Could you carry on the forum thread about Hi-Point pistols, picking up after its final post?
### Provided text ###
I actually talked to a guy at the range this weekend that loves his Hi-Point. He did say that the first day he took it out it broke and had to send it back for repairs. He doesn't mind the constant jams either.

Devils, are you trying to copy my avatar??........


----------



## dondavis3 (Aug 2, 2009)

I do own one, it's never broken (I don't shoot it much).

I bought it several years ago to add to my collection - I wouldn't do it again.

I only buy high quality guns now (new & used) - I've had too many bad experiences with cheap guns and I've traded the cheap ones all off - no body wants to take this one in trade ... that might tell you something :anim_lol:

:smt1099


----------



## Thanatos (Oct 9, 2009)

Haven't shot one, but a buddy of mine has one and I haven't heard him complain. My girlfriend shot his and didn't have any issues.
### Data lines ###
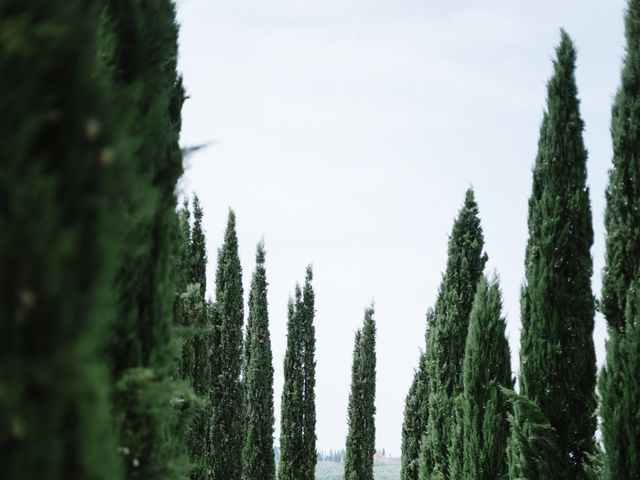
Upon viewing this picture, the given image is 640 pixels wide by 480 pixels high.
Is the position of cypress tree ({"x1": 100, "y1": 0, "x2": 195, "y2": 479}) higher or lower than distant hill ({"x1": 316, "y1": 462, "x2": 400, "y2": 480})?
higher

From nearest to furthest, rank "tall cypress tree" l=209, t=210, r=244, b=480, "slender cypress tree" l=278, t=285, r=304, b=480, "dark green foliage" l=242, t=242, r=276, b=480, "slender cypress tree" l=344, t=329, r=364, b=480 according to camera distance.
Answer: "tall cypress tree" l=209, t=210, r=244, b=480, "dark green foliage" l=242, t=242, r=276, b=480, "slender cypress tree" l=278, t=285, r=304, b=480, "slender cypress tree" l=344, t=329, r=364, b=480

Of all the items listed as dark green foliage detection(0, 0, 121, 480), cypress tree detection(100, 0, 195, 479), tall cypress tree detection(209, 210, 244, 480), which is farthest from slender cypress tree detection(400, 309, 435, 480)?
dark green foliage detection(0, 0, 121, 480)

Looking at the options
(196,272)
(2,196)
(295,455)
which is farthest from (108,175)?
(295,455)

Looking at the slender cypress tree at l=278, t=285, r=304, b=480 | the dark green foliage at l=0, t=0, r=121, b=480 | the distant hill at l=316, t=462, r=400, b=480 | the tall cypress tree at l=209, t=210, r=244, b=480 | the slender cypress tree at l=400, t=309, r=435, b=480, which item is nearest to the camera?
the dark green foliage at l=0, t=0, r=121, b=480

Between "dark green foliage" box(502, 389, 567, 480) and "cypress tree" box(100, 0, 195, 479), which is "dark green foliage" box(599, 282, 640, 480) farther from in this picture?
"cypress tree" box(100, 0, 195, 479)

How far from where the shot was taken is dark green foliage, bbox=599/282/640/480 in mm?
9195

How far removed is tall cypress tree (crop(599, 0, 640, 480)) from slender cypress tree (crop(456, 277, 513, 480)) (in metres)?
4.29

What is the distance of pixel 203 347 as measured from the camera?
23.0m

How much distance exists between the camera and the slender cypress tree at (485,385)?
45.7 feet

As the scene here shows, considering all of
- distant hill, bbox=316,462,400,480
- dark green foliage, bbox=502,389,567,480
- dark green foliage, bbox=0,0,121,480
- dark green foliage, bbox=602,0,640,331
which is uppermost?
dark green foliage, bbox=602,0,640,331

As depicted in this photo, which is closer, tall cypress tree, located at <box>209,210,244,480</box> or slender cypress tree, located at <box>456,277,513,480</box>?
slender cypress tree, located at <box>456,277,513,480</box>

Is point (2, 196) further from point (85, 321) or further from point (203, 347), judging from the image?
point (203, 347)

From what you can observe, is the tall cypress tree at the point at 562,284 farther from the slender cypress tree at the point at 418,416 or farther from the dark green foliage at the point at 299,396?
the dark green foliage at the point at 299,396

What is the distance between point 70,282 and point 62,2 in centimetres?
97
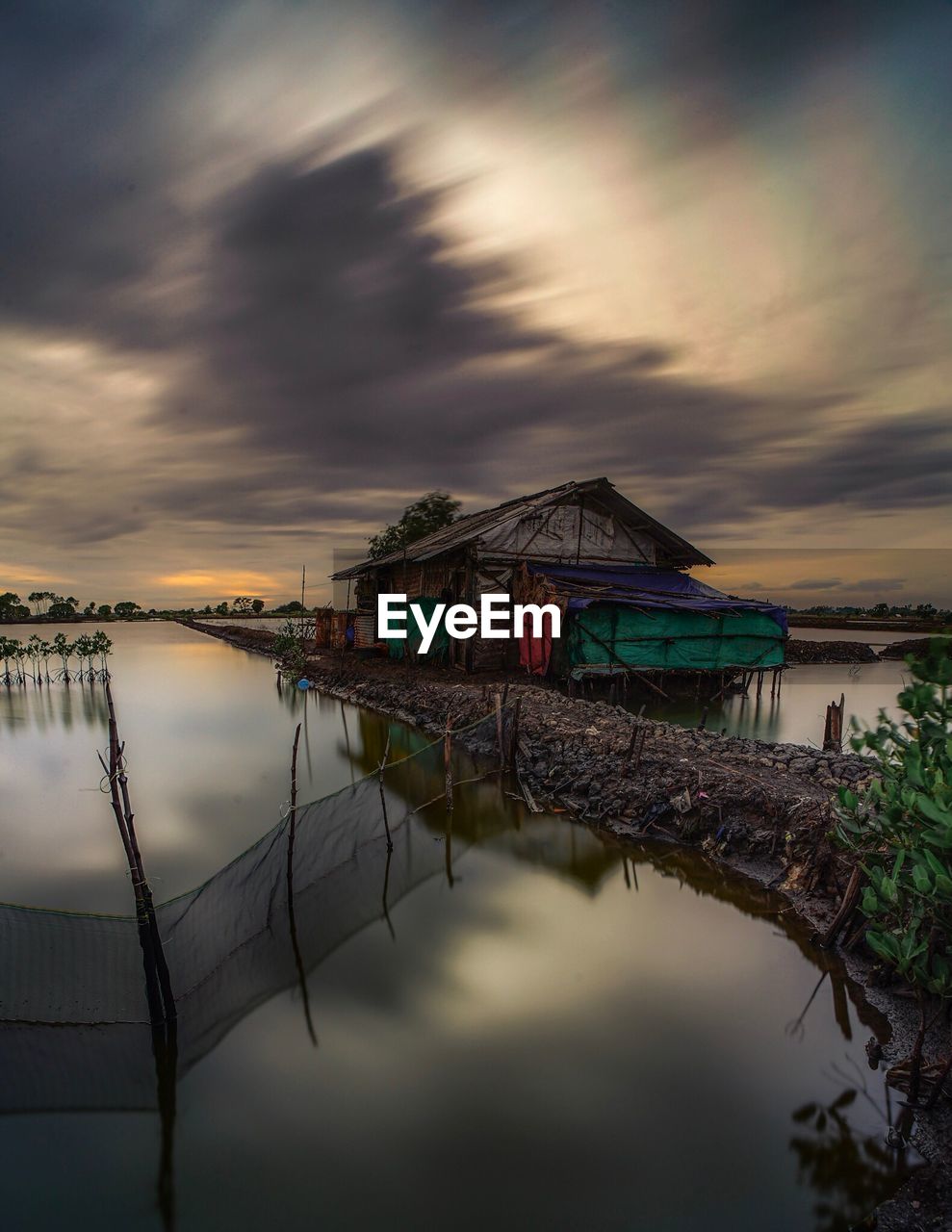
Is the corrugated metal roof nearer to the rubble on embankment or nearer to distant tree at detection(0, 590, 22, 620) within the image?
the rubble on embankment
###
# [Response]
All the same, I've heard more bad things about Hi-Point than any others. I figure the opinions of others must count for something. I would save up some more money and look for a good used gun. Sure it will take you a bit longer, but I think you'll be happier in the end.


----------



## DevilsJohnson (Oct 21, 2007)

dosborn said:


> Devils, are you trying to copy my avatar??........


LOL!!..na..I didn't notice yours till now. I change mine from time ot time to entertain myself. I guess I need to change that now that I see it...:smt1099


----------



## jake870 (Sep 30, 2009)

One guy out of 10 used a high point at my ccw class. He struggled to finish because of ftf's.

I would't trust my life to it. I.M.O.


----------



## digitalexplr (Oct 12, 2009)

Go to a Hi-Point forum and you will hear nothing but good stuff about them. Go to any other forum and the talk will be either love 'em or hate 'em. I would not get one for a SD weapon. For just a fun range gun, maybe.

Hi-Point does have probably the best customer service of any weapon. When they say lifetime, they mean lifetime - of the gun, not the owner.


----------



## dosborn (Apr 17, 2009)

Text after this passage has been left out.